▶ **TASK**
Go line by line through the data and copy those with the word "annotators".

▶ **Dataset entries**
########

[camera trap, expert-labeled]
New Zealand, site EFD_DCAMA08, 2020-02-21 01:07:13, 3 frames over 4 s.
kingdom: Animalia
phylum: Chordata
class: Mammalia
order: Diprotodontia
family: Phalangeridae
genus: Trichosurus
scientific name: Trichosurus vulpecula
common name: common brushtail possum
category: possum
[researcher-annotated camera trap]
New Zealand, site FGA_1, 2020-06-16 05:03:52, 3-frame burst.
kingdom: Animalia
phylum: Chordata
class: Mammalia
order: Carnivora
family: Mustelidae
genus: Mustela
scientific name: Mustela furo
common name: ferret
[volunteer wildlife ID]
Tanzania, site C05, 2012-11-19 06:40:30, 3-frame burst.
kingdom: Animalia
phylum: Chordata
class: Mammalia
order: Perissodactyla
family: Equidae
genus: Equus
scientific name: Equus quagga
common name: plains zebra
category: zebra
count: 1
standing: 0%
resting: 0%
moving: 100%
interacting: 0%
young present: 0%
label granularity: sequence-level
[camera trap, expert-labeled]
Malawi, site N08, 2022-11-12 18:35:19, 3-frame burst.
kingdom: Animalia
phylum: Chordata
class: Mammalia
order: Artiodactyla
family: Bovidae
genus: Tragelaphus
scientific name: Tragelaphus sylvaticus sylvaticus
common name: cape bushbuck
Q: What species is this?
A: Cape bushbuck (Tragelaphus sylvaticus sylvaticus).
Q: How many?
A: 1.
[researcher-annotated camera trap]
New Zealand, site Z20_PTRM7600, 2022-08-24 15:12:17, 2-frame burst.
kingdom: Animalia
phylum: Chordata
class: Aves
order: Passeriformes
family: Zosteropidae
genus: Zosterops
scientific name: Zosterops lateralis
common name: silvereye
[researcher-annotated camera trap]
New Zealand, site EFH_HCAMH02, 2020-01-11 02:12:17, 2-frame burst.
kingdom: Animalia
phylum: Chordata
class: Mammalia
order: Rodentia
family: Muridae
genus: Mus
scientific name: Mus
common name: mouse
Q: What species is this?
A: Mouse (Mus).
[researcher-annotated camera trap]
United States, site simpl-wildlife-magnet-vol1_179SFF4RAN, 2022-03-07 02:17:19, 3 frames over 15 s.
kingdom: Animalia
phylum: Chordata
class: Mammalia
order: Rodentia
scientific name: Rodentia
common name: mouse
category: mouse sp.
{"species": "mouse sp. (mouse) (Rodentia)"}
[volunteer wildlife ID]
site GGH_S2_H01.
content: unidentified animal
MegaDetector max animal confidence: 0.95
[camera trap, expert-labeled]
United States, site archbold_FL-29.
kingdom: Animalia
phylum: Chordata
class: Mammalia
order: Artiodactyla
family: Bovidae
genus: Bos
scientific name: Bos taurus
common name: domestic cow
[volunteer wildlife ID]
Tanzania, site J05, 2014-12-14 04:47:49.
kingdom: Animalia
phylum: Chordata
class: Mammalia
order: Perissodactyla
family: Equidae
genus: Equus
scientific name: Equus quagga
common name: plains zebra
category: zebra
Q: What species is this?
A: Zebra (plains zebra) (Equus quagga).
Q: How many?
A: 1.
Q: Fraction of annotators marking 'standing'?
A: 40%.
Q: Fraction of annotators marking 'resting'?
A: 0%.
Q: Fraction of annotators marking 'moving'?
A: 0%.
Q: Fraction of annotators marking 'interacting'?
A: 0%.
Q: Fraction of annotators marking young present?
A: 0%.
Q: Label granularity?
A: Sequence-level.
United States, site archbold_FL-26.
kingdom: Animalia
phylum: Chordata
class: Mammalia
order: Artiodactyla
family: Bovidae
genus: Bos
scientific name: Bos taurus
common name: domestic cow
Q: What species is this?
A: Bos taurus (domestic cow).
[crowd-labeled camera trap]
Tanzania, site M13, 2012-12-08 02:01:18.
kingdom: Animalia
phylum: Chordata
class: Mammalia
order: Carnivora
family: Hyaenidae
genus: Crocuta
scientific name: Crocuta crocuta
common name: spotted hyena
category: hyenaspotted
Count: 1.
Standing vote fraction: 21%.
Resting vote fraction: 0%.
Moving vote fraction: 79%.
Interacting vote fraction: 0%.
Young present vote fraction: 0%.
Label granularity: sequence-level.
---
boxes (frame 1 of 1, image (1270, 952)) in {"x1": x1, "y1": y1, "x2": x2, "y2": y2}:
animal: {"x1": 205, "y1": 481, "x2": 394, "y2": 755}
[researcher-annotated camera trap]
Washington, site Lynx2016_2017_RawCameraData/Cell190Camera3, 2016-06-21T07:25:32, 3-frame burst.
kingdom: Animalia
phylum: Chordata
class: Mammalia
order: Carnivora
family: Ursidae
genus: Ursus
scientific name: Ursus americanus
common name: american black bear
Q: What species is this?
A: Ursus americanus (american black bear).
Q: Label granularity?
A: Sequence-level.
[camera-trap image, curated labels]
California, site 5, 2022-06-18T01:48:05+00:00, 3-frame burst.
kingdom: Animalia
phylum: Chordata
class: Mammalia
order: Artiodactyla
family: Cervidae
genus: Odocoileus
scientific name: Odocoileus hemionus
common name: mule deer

########

▶ **TASK SOLUTION**
Q: Fraction of annotators marking 'standing'?
Q: Fraction of annotators marking 'resting'?
Q: Fraction of annotators marking 'moving'?
Q: Fraction of annotators marking 'interacting'?
Q: Fraction of annotators marking young present?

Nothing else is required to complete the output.